Statement of the theorem

(Caratheodory extension theorem) Let X be a set and $\mathcal{F}_0$ be an algebra of subsets of X. Let $μ 0$ be a countably additive non-negative set function on $\mathcal{F}_0$ . Then there exists a measure $μ$ on the $σ$ -algebra $\mathcal{F}=\sigma(\mathcal{F}_0)$ (i.e., the smallest sigma algebra containing $\mathcal{F}_0$ ) such that $μ(A) = μ 0 (A)$ for all $A \in \mathcal{F}_0$ . Furthermore, if $\mu(X)=\mu_0(X)<\infty$ then the extension is unique.

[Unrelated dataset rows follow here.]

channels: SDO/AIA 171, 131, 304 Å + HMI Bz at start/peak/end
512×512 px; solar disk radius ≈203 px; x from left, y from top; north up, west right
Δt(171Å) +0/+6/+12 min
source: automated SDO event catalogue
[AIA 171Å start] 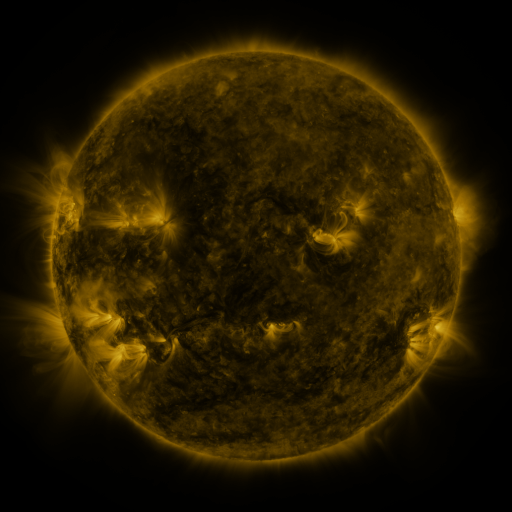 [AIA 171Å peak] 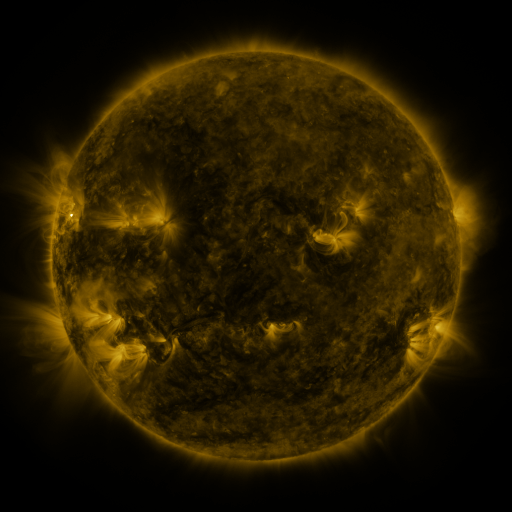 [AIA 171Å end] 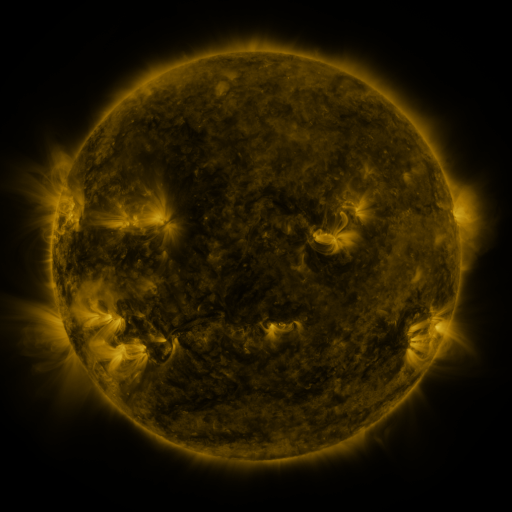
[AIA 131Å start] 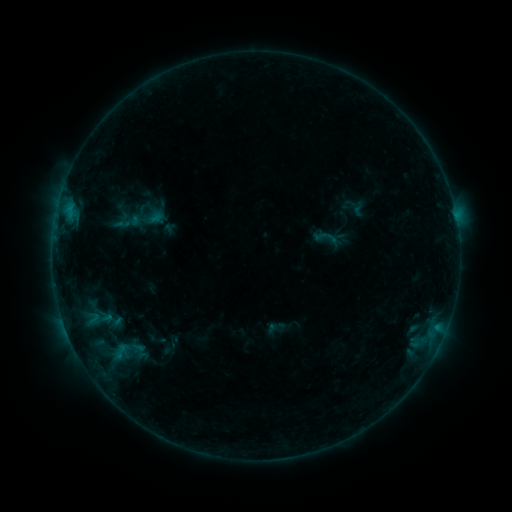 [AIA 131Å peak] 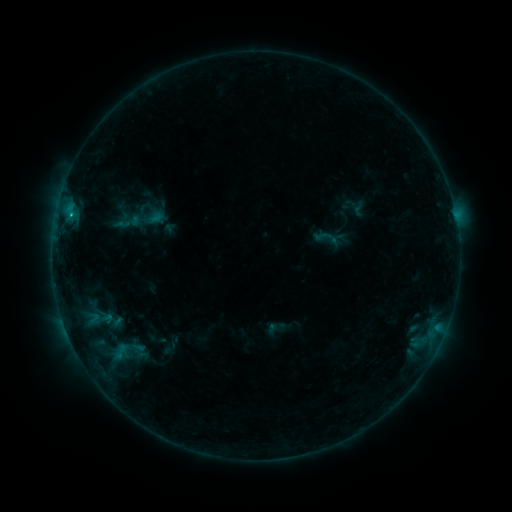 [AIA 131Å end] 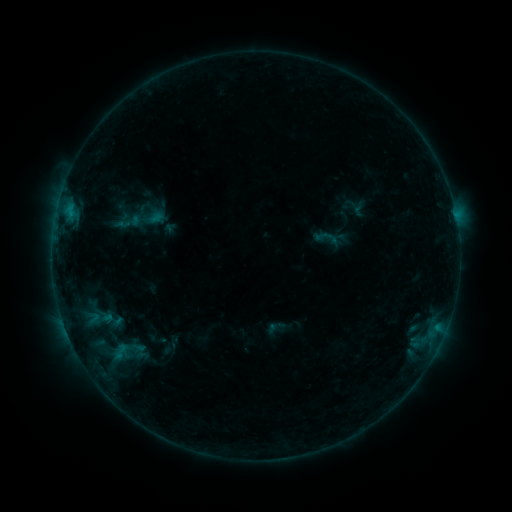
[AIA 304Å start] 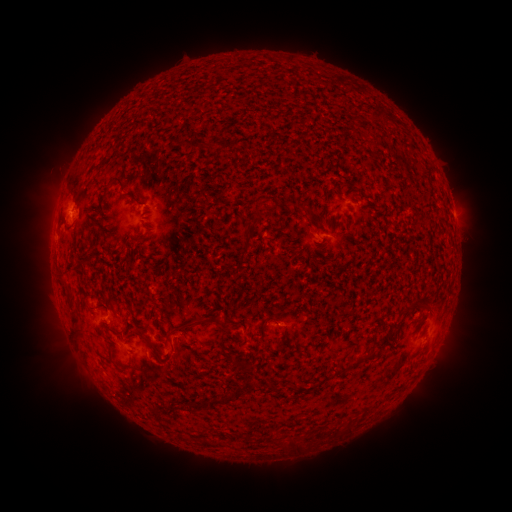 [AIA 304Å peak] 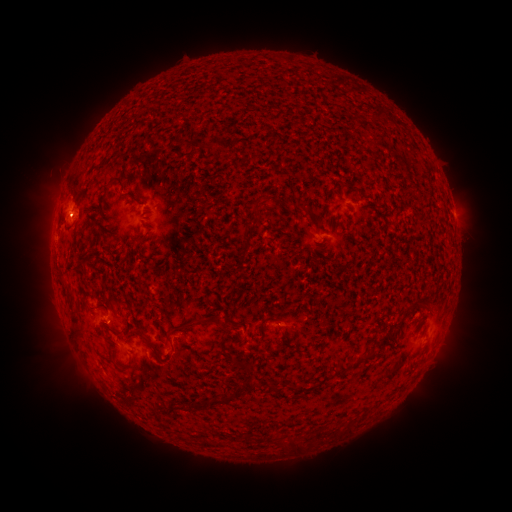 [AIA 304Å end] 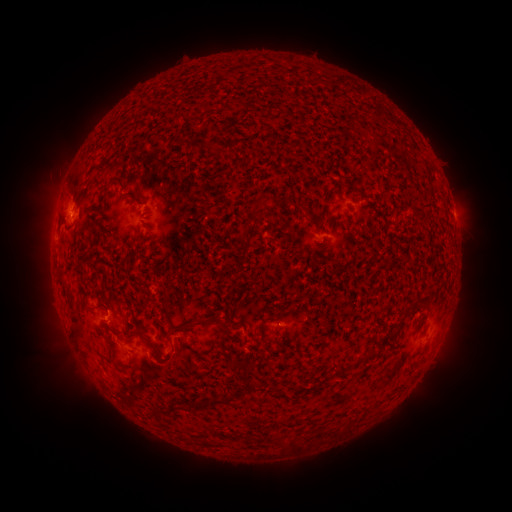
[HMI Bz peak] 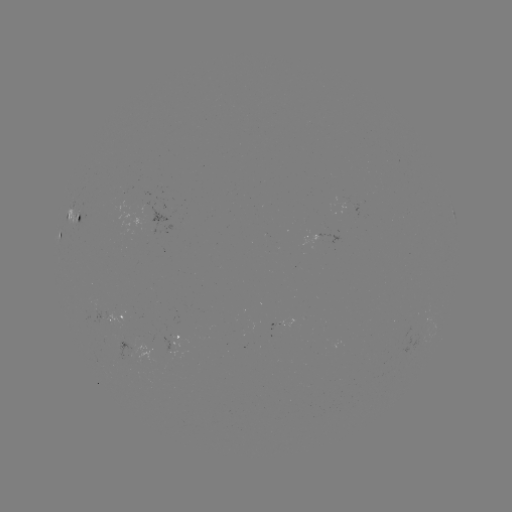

$\mathcal{F}$ is also referred to as the sigma algebra generated by $\mathcal{F}_0$ . The term "algebra of subsets" in the theorem refers to a collection of subsets of a set X which contains X itself and is closed under the operation of taking complements, finite unions and finite intersections in X. That is, any algebra $\mathcal{A}$ of subsets of X satisfies the following requirements:

$X \in \mathcal{A}$
If $A \in \mathcal{A}$ then $X-A \in \mathcal{A}$
For any positive integer n, if $A_1,A_2,\ldots,A_n \in \mathcal{A}$ then $A_1 \cup A_2 \cup \ldots \cup A_n \in \mathcal{A}$